Mobile Communications

Contador Harrison (Africa) - The 'Fraudulent' Continent

Fraudsters in Africa are having a field day due to a gaping hole in supervision in the telecom and banking sectors that allows fraudsters to pretend to be officials from governments and law enforcement departments. Available data shows that a series of cross-border telecom fraud cases in Africa led to the capture of 907 suspects, and security authorities uncovered over 2,000 cases of telecom fraud in the 29 African countries where the study was carried out.

Sometime back, while in Uganda, I got a call from a man who claimed to be from Airtel Uganda and wanted to know my name and phone details. The caller claimed my line was a winning number in a raffle competition that I had never participated in. He then asked me to send him Airtel airtime worth 10,000 Uganda shillings (about $8), after which he would give me the settings required to access my winning number. At that point, I knew it was fraud, but I decided to send the airtime in order to learn more about their dirty tricks. I sent the crook the scratch card number, assuring him that I had destroyed the airtime scratch card as requested. Minutes later, Mr. Conman phoned from a different line, asking for a further Uganda shillings 100,000. I assured him that even if he wanted Uganda Shillings 5,000,000 I could send it to him. I asked him to call me after three minutes, which he did with utmost exactness. When he called back, I recorded him and told him: "Thank you Mr. Conman. I will go to the grave without forgetting you." Surprisingly, he disconnected the call and efforts to reach him days later, were fruitless.

Uganda Police have, for a long time, been working with telecom operators to help end or reduce the scams. Although law enforcement can trace phone numbers, perpetrators often use unregistered SIM cards, disposable cellular phones, or stolen cellular phone numbers. I now treat all unsolicited phone calls with skepticism, especially when in Africa.

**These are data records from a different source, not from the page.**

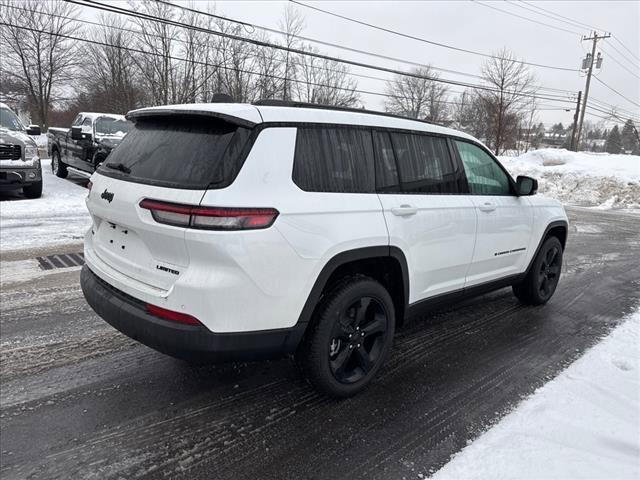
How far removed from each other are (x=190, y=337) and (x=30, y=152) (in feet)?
31.6

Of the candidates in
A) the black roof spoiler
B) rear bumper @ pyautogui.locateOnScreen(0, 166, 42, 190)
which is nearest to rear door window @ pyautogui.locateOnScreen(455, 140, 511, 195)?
the black roof spoiler

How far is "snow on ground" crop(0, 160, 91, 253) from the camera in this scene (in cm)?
703

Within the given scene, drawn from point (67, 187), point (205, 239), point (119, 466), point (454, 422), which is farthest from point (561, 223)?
point (67, 187)

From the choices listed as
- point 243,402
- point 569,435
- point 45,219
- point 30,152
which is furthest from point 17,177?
point 569,435

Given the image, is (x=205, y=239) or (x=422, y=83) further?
(x=422, y=83)

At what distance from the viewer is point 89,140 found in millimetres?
11891

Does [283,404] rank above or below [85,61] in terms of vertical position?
below

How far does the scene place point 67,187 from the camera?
1223 centimetres

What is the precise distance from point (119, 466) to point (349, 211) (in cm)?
190

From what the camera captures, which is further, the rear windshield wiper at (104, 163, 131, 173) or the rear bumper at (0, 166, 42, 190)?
the rear bumper at (0, 166, 42, 190)

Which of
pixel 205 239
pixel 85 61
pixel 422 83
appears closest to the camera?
pixel 205 239

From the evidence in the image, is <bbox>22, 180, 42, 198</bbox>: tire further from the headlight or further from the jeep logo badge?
the jeep logo badge

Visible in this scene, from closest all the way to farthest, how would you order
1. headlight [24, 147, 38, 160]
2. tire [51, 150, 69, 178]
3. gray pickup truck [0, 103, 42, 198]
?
gray pickup truck [0, 103, 42, 198]
headlight [24, 147, 38, 160]
tire [51, 150, 69, 178]

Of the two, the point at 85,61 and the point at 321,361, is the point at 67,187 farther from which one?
the point at 85,61
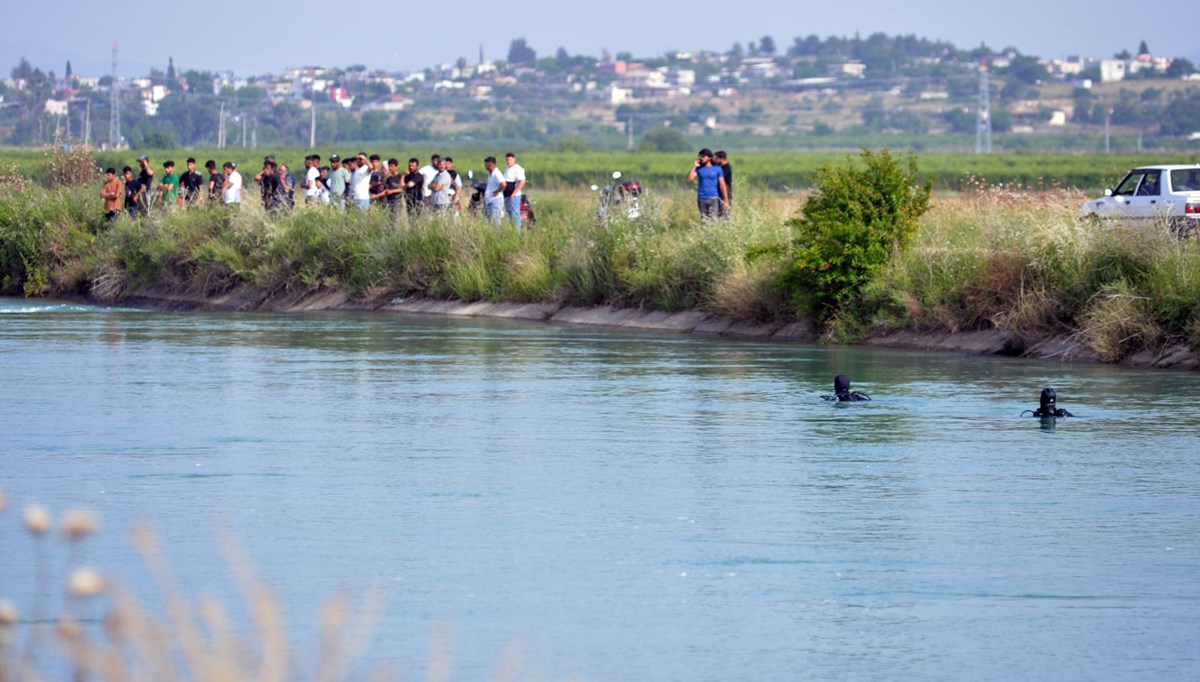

When I sought the views of Mr. Mustafa Mugisa, the President of the Association of Certified Fraud Examiners, Uganda Chapter, he told me that the attitude of top honchos in the telecom and banking sector is wanting. This explains their use of processes and practices that have repeatedly proven ineffective in managing fraud risk. They continue to outsource their hotlines to Kenya and South Africa, oblivious of the fact that 80 per cent of their clients use local languages, and they have failed to invest in improving the capacity of Uganda Police or their own internal capacity, because, as one expert asserted, in one way or the other they benefit from the fraud in their own institutions.

The solution to tackling fraud in African is extending Document Verification Services to the burgeoning private sector as an alternative to their national identification schemes. Private companies and organizations should be able to verify an individual's identity by comparing provided information with registries for birth certificates, passports, visas, drivers' licenses, etc. I think this would help private sector firms develop the ability to verify identity documents, as well as help to tackle fake and duplicate identities which are common in most African countries. Such initiatives should target key sectors like financial services and telecommunications where 90% of fraud cases are reported.

Another alternative could be siloed systems which require specific points of identity for access to bank or mobile services. Government agencies in Africa should also work with those small scale traders, micro enterprises, and companies to look at whether document verification can assist industries with their identity based assessment. To avoid misuse of citizens' information, I think data verification services should not allow access by organizations, private companies, or individuals, but rather it should send encrypted verification requests to the relevant document issuing authority, which returns either a ‘yes' or ‘no' response to verify that person's identity.